None of our urologists used radiation eyewear. Taylor and colleagues reported that the threshold for a risk of cataract formation was 2500 mSv (eye lens cumulative equivalent dose). 7 Those authors reported that it would take 50 years of normal urologic surgery to reach that threshold, and we could imagine 100 years with our lens dose measurements. Thus, the utility of lead glasses appears open to debate.
The extremity doses observed in our study were 28 times greater than those of Hellawell and colleagues. 2 However, in their study, dosimeters were worn on the fifth finger and their kV and mA parameters were lower than ours.
Considering these results on urology radiation risks, department chiefs could decide to not implement specific complementary (lens, extremities) dosimetric follow-up, as long as they carefully verify local general occupational exposure aspects in coherency with studies.
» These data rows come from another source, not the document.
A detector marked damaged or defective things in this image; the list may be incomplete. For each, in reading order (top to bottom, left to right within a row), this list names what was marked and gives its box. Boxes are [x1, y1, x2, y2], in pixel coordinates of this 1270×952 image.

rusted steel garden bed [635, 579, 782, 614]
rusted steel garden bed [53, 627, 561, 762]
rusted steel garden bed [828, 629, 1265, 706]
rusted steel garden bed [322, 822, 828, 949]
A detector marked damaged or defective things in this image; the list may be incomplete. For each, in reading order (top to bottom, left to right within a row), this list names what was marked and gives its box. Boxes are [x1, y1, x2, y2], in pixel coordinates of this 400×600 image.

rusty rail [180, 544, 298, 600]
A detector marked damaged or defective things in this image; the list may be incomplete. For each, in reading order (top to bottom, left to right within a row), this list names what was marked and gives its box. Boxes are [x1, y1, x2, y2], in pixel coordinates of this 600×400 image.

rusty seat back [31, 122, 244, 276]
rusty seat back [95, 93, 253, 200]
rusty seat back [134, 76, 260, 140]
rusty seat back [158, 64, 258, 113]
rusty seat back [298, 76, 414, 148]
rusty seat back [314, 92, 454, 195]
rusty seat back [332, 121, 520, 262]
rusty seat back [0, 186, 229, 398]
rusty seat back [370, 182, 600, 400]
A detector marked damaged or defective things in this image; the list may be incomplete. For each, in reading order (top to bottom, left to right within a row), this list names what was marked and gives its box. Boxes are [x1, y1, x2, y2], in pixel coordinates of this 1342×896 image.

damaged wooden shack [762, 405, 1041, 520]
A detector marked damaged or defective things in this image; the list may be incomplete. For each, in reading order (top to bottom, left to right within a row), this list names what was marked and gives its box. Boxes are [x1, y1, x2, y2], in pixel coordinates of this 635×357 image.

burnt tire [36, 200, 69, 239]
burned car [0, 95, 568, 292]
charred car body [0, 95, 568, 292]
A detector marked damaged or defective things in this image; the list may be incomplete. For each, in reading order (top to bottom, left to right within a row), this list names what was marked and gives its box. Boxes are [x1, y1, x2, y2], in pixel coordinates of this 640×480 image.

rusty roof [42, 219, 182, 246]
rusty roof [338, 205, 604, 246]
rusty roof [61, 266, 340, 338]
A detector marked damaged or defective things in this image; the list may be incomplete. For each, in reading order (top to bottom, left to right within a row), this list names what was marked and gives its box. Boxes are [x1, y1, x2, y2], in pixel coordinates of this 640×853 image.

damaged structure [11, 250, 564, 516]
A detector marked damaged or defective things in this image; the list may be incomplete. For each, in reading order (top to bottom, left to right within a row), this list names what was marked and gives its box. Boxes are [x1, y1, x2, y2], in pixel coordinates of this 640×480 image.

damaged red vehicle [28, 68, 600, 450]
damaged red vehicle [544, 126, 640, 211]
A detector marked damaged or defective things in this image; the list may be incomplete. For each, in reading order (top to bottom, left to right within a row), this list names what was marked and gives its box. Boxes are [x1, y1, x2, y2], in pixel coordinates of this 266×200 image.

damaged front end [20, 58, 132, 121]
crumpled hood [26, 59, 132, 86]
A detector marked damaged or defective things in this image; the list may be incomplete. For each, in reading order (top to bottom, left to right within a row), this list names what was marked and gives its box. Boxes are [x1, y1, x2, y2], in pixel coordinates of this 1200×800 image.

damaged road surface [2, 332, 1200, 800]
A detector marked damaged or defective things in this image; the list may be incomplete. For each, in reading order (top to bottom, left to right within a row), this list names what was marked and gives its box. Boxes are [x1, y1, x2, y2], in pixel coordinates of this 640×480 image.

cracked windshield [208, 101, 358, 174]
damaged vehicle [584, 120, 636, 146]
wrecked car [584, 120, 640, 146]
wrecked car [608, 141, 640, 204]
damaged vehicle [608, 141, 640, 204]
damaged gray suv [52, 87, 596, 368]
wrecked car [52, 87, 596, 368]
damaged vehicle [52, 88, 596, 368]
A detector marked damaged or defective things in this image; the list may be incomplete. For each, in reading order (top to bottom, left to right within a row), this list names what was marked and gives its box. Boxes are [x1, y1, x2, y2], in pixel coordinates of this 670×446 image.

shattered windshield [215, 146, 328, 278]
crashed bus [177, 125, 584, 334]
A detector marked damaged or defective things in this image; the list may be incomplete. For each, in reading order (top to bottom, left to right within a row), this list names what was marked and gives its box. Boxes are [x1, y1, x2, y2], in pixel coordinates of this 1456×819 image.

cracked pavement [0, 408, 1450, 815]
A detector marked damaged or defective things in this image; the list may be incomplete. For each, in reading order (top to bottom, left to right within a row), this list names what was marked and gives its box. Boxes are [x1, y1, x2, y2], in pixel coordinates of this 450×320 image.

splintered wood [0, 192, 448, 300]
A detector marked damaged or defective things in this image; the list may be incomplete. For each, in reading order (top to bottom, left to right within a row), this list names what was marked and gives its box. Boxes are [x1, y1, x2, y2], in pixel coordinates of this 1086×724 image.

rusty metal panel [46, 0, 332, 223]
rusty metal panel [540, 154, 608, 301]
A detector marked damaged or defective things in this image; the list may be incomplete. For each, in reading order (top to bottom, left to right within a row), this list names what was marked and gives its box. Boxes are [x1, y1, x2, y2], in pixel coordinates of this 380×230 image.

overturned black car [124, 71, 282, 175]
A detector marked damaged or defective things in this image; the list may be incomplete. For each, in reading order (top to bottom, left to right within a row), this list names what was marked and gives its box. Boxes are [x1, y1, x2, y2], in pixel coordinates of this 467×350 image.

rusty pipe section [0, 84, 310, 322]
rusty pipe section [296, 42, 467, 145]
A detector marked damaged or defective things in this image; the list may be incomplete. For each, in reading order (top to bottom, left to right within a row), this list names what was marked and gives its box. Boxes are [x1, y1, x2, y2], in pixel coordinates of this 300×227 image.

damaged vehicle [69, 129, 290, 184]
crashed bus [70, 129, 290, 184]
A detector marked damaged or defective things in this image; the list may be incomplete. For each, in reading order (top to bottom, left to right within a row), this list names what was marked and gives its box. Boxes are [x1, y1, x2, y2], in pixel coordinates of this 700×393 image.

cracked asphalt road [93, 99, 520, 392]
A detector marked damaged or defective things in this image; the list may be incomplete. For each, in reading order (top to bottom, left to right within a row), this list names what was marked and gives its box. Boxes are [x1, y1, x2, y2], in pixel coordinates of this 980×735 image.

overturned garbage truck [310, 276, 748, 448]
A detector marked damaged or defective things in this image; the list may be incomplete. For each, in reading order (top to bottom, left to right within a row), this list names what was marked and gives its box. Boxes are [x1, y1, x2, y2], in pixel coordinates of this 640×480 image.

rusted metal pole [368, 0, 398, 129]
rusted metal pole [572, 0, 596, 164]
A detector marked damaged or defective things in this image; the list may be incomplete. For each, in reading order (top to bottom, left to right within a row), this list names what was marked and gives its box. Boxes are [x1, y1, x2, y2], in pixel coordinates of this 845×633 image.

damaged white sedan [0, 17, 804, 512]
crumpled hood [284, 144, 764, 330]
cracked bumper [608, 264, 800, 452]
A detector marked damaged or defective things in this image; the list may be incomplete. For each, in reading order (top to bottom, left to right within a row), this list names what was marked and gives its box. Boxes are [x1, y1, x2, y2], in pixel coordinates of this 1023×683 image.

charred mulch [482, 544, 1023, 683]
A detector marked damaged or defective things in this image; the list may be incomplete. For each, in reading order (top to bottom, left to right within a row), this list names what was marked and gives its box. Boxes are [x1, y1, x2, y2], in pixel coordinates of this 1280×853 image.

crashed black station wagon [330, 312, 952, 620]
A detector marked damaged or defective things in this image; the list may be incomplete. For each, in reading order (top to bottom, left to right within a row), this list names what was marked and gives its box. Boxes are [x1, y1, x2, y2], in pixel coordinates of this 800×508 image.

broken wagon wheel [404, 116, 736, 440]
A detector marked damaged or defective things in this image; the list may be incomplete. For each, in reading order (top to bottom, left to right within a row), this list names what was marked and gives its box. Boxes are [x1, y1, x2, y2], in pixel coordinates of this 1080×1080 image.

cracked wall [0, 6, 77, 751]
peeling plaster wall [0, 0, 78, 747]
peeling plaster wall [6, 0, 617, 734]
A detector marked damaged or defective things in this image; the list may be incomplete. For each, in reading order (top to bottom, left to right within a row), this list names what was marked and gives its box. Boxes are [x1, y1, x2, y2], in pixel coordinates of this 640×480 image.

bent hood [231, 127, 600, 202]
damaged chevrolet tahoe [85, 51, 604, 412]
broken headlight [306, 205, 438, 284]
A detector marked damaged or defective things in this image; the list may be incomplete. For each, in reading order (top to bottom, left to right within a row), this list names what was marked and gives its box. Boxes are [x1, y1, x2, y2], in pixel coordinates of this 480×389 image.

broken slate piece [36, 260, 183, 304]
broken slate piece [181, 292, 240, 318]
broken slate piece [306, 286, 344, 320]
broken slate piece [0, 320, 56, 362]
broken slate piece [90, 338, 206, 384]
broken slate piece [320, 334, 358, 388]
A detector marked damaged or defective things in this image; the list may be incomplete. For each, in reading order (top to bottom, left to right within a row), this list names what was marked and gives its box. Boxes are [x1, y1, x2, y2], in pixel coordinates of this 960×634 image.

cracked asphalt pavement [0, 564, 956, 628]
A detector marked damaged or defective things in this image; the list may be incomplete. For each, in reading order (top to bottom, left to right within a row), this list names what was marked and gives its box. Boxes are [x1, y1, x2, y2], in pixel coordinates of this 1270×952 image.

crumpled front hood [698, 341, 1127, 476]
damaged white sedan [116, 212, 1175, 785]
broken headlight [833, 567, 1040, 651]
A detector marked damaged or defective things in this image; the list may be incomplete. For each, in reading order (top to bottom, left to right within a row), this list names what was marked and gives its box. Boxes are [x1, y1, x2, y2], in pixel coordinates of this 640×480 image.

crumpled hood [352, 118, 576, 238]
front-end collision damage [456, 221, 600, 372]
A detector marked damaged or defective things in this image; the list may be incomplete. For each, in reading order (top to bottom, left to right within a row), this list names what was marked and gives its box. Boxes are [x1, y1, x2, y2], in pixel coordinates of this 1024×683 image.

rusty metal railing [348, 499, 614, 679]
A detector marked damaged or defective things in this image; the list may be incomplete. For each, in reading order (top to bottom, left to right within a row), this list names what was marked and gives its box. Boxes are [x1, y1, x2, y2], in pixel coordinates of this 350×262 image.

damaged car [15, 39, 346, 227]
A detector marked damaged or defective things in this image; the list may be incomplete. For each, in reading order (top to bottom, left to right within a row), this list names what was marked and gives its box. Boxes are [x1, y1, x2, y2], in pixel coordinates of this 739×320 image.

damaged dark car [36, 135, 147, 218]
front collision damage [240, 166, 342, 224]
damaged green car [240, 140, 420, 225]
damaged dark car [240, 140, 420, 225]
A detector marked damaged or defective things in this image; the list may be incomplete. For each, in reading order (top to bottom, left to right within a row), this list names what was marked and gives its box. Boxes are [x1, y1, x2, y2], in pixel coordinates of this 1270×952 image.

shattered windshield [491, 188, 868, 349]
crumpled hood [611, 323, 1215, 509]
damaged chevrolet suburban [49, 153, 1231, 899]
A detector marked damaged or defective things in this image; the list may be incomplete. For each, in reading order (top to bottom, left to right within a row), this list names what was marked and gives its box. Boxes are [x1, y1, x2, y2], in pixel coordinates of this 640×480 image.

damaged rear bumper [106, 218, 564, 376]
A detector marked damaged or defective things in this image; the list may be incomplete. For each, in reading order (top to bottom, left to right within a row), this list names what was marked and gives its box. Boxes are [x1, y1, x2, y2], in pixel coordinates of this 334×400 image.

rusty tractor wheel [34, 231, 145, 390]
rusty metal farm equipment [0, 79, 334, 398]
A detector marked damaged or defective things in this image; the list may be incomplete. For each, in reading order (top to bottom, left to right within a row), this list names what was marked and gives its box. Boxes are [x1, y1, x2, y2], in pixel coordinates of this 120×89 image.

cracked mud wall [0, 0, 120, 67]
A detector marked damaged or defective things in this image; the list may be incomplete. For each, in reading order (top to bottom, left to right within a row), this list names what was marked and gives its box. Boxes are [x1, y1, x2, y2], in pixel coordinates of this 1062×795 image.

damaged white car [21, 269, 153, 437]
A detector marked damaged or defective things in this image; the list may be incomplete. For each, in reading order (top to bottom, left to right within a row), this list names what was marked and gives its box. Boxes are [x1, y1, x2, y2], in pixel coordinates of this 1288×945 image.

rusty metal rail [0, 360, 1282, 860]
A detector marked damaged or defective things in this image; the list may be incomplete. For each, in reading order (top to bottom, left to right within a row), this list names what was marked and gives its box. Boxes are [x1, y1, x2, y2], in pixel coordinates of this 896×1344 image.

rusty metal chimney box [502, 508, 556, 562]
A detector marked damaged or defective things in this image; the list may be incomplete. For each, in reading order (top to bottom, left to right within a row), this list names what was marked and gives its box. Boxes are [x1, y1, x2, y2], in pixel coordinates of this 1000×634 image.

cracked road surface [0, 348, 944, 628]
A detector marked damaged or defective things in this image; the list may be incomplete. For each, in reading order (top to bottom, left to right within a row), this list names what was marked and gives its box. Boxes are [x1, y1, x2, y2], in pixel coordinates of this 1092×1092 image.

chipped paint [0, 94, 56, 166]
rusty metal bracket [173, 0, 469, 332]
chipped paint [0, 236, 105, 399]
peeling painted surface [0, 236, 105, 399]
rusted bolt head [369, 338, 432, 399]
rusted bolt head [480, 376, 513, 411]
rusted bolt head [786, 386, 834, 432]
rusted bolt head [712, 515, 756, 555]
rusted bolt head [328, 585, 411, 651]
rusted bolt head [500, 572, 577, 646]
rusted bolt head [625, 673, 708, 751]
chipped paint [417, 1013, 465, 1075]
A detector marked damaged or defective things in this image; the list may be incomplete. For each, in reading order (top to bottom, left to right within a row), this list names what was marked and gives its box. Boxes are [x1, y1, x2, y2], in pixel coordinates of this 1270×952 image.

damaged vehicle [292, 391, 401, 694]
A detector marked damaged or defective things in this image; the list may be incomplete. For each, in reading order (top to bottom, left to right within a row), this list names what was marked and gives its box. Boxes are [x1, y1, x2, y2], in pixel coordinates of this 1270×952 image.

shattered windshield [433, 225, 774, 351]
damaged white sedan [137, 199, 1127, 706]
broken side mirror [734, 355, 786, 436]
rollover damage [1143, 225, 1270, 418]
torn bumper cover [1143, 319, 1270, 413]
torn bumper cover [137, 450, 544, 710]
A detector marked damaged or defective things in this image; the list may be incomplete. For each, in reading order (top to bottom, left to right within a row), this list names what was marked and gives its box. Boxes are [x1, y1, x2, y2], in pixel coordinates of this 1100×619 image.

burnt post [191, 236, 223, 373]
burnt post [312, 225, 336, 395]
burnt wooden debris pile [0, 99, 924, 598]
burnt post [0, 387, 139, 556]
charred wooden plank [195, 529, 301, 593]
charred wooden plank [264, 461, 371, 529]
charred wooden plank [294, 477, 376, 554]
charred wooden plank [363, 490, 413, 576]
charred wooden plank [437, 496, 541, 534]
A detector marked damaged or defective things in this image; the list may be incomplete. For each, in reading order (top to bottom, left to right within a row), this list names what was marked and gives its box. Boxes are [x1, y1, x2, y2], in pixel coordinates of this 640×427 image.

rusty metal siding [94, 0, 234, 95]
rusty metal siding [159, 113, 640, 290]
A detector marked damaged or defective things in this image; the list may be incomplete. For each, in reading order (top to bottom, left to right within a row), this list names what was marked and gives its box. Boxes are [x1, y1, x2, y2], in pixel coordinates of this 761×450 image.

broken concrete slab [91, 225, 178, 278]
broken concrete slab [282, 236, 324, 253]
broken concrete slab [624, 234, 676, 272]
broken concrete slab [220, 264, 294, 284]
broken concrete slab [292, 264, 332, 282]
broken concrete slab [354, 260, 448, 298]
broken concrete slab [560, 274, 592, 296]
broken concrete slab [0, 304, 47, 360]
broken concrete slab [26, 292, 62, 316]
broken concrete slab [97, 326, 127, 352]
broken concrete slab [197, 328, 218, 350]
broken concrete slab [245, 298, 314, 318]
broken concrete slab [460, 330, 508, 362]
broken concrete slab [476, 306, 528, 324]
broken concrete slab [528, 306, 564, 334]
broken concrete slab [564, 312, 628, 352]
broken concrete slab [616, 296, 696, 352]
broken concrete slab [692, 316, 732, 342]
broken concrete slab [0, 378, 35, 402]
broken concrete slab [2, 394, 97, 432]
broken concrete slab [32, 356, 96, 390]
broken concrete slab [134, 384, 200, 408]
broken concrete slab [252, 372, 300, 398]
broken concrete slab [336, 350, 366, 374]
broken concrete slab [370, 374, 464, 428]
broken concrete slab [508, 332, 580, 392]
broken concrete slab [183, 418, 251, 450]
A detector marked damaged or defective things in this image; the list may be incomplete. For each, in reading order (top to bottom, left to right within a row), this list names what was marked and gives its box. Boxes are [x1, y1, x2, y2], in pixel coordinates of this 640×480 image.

Few of our urologists had received specific fluoroscope training, despite the fact that the optimization of settings and C-arm use can reduce patient radiation exposure 10-fold. These optimization elements include the use of pulsed radiation, lower pulse rates and doses, image holding/fluoroscopy store, minimized zooming, correctly collimated large fields of view, complementary filtration, under-table X-ray tubes as far away as possible, detectors as close as possible, and limited use of left anterior oblique position >20°.
Conclusion
In the present dosimetry study performed conjointly by AFUF, IRSN, and ASN, we found that urology residents were exposed to only low annual levels of radiation. However, these same residents had major shortcomings in their knowledge and practice of radiation reduction measures, likely due to the absence of radioprotection training. This absence of training, teamed with the arrival of novel techniques involving long fluoroscopy-guided interventions, could result in unnecessary high exposure for patients, urologists, and other OR personnel. Specific training courses, focused particularly on the practical aspects of fluoroscope settings and manipulation, need to be developed.
Footnotes
Author Disclosure Statement
No competing financial interests exist.